▸ **Passage given**
I asked Niki, who used to work for Buckeye, and she told me, the important thing was that your mineral block be made by the company you get your feed from, i.e. Buckeye Feed makes their own mineral block, as do other companies. She said that if you don't do that, you can be giving them too much of various minerals. I was told that you need .. as an example ... vitamin D.... but if you have too much of it... it can cause other problems, and that person was talking about people and vitamins and how we have to be careful not to overdose on vitamin D or A. I'm clueless on this subject, but I wanted to pass it on anyway.

So.. for what it's worth... that's my two cents.... probably not even worth that, but might give you a starting point for discussion with your feed store people or your vet.

God Bless,

Lynn Weed


----------



## nootka (Nov 16, 2005)

Lynn is right. Your salt or mineral block should be dictated by what else your horse is eating.

Read the labels on the feed you use, and perhaps consult your veterinarian and/or your feed store or better yet, call the nutrition experts that work for the feed company you use. Many times they can help you determine what supplements to use.

The feed that I use, LMF, suggests a salt only block since the feed contains the minerals they actually need (provided I am feeding the ideal amount for their weight), and feeding a mineral block would create a possible overload or imbalance.







Your vet really should be able to help you figure out a good plan for your horse and area, also your feed type.

Liz M.


----------



## Margaret (Nov 16, 2005)

▸ **Written exercise**
Name every source of advice that the forum thread recommends a horse owner consult about feed and mineral or salt blocks. Please rely on the forum thread alone.

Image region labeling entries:
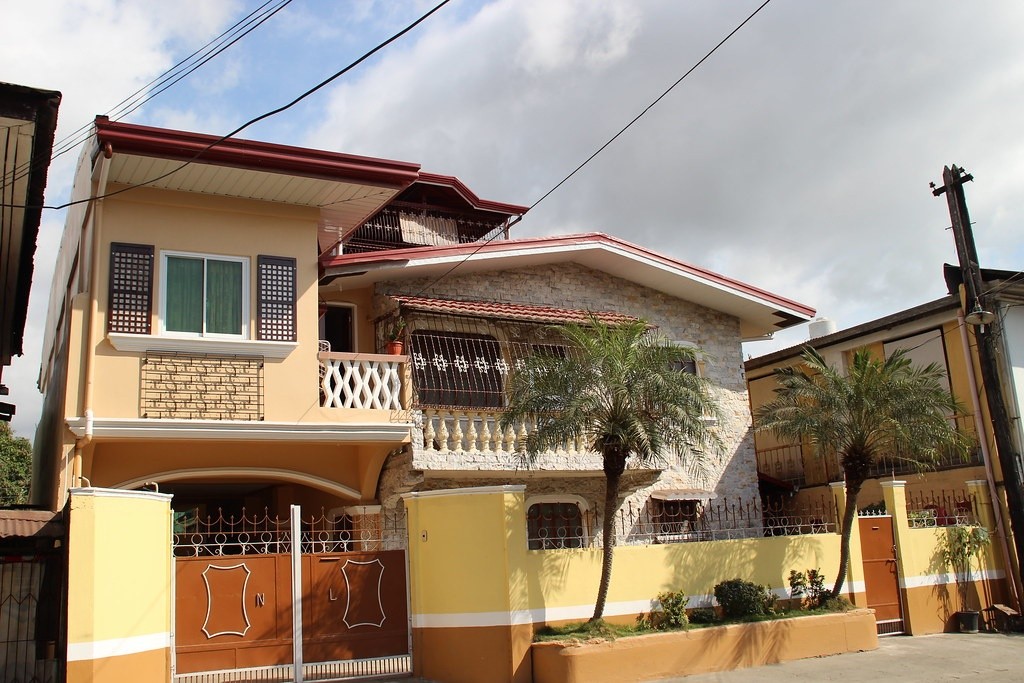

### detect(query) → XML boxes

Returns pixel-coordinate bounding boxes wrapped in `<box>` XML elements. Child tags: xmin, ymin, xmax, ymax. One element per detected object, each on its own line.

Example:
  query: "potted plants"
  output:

▸ **Task output**
- The veterinarian (vet)
- The feed store people
- The nutrition experts who work for the feed company you use